**WHAT NEEDS TO BE DONE**
Which lines of the records contain "maine"? Collect every one of them.

───── DATASET RECORDS ─────

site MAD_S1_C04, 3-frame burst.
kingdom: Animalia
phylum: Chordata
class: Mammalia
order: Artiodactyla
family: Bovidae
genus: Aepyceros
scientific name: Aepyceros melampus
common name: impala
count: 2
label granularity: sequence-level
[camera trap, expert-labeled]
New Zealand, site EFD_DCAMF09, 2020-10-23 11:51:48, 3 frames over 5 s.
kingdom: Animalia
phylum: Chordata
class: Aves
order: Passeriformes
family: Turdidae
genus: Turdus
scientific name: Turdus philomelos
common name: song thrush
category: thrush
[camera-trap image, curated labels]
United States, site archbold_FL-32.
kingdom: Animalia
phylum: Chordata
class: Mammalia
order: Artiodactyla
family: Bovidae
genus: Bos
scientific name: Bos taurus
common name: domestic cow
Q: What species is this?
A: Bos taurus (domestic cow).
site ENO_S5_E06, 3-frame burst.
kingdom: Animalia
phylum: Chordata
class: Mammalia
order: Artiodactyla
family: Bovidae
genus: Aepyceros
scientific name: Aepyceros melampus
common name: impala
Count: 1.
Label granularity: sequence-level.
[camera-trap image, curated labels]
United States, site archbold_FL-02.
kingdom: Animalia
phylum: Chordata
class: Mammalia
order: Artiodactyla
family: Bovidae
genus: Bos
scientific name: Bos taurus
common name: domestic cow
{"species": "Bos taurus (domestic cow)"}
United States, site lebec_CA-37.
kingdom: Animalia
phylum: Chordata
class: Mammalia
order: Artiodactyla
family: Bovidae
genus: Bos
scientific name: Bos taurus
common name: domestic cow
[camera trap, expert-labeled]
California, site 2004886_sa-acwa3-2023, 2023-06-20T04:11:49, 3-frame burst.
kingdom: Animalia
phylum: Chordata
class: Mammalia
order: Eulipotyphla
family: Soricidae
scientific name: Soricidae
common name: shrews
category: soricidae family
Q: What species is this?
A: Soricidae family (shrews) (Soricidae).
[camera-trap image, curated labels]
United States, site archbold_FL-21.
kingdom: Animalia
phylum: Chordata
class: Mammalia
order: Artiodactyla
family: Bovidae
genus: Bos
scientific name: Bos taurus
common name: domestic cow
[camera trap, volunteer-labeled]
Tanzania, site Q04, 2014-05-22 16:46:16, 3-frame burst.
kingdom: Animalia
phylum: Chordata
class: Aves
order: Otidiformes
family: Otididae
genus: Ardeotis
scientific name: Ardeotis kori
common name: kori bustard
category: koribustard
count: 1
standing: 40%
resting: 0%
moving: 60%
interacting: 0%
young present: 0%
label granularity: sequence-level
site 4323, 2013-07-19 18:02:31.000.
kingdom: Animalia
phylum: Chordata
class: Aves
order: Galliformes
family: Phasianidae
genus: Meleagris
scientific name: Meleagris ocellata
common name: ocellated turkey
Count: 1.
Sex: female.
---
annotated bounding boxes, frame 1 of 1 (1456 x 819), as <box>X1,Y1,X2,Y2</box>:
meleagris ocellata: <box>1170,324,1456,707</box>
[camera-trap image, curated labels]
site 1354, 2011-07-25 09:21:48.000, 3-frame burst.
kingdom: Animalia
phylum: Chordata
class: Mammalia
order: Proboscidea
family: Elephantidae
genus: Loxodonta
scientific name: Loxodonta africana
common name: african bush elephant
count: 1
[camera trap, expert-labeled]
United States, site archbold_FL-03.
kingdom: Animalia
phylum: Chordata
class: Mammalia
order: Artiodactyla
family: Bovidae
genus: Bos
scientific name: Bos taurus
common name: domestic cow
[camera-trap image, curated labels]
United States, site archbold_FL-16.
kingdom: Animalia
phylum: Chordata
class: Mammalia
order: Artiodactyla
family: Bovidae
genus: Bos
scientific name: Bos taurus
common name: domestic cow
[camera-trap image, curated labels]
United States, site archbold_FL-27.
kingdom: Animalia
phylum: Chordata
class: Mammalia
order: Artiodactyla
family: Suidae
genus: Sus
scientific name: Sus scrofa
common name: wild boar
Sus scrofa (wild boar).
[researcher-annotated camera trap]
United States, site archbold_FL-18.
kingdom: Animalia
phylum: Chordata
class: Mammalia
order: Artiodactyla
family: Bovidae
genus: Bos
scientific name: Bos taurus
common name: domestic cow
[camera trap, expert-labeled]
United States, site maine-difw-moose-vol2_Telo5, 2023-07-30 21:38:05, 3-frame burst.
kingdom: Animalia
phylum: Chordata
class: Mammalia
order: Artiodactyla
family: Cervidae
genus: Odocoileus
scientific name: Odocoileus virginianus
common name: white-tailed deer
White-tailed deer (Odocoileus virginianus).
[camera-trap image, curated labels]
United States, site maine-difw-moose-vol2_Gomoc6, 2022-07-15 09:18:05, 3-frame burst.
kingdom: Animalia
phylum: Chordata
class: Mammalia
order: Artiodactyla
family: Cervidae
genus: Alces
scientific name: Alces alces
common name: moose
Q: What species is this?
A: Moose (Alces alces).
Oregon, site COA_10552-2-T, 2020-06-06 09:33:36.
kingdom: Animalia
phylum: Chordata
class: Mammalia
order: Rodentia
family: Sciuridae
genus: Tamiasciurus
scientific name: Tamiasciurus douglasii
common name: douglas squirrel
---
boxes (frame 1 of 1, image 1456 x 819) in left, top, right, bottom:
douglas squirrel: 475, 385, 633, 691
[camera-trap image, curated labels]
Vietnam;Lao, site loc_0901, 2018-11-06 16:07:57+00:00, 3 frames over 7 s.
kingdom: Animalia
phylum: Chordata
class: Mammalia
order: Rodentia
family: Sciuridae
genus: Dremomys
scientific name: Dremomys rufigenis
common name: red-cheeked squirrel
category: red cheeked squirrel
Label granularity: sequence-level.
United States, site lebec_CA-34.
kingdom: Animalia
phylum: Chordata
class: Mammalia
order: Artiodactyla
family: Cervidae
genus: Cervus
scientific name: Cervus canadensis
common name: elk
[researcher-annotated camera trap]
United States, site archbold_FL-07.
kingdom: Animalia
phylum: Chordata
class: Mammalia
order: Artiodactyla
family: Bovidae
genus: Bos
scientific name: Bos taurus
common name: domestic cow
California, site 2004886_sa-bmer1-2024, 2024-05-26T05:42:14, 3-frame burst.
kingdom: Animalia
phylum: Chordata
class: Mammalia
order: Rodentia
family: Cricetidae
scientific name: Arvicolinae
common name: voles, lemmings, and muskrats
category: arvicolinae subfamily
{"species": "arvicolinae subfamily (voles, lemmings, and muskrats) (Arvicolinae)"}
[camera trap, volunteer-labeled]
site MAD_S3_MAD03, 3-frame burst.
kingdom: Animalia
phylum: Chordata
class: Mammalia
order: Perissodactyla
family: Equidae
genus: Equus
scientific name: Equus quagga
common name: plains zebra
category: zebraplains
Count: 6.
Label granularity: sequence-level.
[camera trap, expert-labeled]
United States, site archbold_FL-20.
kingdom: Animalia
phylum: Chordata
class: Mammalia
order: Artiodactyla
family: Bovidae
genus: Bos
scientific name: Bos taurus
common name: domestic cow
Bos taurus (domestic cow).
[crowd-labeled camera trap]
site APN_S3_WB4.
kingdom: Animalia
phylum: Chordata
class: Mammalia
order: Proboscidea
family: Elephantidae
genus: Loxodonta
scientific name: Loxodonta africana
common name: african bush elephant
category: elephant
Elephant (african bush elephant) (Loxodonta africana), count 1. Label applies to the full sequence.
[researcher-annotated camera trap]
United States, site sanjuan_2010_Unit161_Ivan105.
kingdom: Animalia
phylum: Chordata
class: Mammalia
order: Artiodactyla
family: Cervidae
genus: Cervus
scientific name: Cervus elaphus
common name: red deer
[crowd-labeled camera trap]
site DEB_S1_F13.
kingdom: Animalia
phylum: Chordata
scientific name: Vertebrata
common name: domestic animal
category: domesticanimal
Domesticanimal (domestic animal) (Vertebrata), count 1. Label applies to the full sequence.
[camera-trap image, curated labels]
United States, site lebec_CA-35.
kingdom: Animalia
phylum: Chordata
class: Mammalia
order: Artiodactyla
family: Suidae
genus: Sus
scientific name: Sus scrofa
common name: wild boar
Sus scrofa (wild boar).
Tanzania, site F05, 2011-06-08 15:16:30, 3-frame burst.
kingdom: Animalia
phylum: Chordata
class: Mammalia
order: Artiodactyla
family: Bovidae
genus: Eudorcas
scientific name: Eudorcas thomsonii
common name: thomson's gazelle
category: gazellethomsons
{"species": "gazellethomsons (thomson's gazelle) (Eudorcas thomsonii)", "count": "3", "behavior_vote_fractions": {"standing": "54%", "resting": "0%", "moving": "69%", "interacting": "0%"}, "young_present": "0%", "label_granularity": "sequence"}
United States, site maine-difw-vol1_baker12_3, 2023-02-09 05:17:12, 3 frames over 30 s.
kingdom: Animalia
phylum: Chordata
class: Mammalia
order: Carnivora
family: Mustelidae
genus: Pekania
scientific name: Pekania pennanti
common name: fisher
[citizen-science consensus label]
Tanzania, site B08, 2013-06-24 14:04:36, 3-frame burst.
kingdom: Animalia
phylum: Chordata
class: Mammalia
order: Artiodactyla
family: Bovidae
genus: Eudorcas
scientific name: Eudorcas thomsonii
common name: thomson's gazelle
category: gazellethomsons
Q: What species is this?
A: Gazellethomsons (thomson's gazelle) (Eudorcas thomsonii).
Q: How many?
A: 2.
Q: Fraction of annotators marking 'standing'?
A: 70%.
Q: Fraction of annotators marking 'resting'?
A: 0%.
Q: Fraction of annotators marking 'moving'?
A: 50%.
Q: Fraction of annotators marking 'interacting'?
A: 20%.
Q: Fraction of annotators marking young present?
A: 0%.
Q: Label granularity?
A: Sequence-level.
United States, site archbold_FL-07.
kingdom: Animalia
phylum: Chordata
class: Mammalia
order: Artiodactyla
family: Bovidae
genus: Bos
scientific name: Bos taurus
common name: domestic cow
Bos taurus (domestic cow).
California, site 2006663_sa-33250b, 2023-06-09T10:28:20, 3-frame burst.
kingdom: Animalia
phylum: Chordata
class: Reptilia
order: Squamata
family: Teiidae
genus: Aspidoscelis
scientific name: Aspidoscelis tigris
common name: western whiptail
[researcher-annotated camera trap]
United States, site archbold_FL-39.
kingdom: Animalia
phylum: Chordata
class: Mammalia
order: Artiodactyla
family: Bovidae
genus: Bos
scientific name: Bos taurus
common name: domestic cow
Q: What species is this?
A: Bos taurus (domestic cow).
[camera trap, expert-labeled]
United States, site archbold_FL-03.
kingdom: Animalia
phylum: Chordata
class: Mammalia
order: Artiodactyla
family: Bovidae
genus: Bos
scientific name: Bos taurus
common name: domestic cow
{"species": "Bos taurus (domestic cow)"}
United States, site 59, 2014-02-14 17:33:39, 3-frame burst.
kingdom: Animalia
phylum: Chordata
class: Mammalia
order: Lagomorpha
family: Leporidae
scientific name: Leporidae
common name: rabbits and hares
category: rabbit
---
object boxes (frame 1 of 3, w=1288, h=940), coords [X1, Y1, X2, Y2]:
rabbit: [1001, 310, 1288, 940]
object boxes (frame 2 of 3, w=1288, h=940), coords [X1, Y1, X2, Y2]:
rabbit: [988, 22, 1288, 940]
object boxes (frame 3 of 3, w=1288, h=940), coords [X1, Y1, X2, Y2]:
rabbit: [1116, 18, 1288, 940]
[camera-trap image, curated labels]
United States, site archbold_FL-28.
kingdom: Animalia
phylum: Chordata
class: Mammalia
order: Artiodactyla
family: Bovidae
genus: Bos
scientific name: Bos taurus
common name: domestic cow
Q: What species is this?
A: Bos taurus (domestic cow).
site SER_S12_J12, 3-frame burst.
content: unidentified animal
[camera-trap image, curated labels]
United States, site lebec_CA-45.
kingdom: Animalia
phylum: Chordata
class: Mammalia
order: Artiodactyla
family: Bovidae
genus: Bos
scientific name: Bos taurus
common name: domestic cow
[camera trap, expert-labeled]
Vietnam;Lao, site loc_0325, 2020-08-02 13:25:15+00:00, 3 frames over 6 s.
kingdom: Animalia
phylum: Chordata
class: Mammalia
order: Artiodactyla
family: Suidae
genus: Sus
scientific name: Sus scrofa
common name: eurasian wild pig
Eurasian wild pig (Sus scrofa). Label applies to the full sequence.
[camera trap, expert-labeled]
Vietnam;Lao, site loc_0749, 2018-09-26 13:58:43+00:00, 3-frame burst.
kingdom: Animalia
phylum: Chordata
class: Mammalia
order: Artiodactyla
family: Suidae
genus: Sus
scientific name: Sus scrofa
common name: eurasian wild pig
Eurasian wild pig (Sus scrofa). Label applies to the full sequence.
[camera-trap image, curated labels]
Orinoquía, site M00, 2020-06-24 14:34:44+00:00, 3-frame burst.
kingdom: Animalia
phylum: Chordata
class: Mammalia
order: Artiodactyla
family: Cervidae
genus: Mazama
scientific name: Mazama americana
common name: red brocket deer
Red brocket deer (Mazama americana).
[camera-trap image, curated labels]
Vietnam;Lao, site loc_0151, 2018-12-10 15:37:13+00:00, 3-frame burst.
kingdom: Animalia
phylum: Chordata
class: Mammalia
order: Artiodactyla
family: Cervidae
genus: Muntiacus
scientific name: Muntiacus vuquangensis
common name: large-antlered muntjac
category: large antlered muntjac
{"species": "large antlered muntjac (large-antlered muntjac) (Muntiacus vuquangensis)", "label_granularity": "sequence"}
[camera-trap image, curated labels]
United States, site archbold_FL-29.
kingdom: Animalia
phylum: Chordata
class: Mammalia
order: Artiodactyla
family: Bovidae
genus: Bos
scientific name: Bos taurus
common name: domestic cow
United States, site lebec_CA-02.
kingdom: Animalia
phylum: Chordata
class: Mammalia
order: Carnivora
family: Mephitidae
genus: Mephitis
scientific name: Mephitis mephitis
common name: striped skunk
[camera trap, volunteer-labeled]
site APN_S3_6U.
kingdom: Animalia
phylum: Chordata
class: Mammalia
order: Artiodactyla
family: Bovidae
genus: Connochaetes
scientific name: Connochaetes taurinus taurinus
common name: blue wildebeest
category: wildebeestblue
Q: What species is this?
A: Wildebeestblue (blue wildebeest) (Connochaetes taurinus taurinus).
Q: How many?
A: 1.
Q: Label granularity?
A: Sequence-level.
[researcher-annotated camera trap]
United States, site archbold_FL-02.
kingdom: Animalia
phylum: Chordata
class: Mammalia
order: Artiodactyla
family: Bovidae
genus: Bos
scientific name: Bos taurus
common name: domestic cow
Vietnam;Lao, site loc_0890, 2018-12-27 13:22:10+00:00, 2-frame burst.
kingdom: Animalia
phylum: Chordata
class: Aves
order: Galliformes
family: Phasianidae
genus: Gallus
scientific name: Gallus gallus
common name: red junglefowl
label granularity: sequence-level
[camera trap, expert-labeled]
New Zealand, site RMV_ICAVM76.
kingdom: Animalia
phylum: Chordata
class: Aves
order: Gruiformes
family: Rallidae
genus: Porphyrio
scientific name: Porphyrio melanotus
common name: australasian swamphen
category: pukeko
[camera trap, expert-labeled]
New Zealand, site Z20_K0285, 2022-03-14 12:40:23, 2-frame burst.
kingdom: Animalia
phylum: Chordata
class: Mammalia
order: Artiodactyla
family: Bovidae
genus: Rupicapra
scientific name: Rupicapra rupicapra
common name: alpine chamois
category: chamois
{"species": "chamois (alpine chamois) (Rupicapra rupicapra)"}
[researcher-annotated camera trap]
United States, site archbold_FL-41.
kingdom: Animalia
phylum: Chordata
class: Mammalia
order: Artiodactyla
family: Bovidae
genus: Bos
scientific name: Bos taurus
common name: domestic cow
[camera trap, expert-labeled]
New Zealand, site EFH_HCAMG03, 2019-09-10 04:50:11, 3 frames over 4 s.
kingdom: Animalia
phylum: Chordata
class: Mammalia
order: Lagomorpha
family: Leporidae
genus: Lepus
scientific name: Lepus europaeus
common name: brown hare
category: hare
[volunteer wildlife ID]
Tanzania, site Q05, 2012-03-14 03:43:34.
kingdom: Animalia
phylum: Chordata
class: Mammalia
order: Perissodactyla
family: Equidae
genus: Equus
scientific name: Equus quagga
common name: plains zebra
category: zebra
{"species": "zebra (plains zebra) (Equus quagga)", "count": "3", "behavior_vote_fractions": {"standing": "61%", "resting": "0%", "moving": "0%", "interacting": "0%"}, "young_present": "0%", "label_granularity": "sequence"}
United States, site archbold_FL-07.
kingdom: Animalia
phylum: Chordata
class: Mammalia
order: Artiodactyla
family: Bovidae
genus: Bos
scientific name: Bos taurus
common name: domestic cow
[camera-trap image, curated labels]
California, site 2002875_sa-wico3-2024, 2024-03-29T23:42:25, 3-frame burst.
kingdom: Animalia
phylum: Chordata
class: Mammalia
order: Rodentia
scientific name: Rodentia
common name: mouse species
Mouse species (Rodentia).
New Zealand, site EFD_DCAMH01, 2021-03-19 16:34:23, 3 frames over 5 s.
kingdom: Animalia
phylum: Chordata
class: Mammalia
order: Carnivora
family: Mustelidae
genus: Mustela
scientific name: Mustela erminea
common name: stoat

─────

**REPLY TO THE TASK**
United States, site maine-difw-moose-vol2_Telo5, 2023-07-30 21:38:05, 3-frame burst.
United States, site maine-difw-moose-vol2_Gomoc6, 2022-07-15 09:18:05, 3-frame burst.
United States, site maine-difw-vol1_baker12_3, 2023-02-09 05:17:12, 3 frames over 30 s.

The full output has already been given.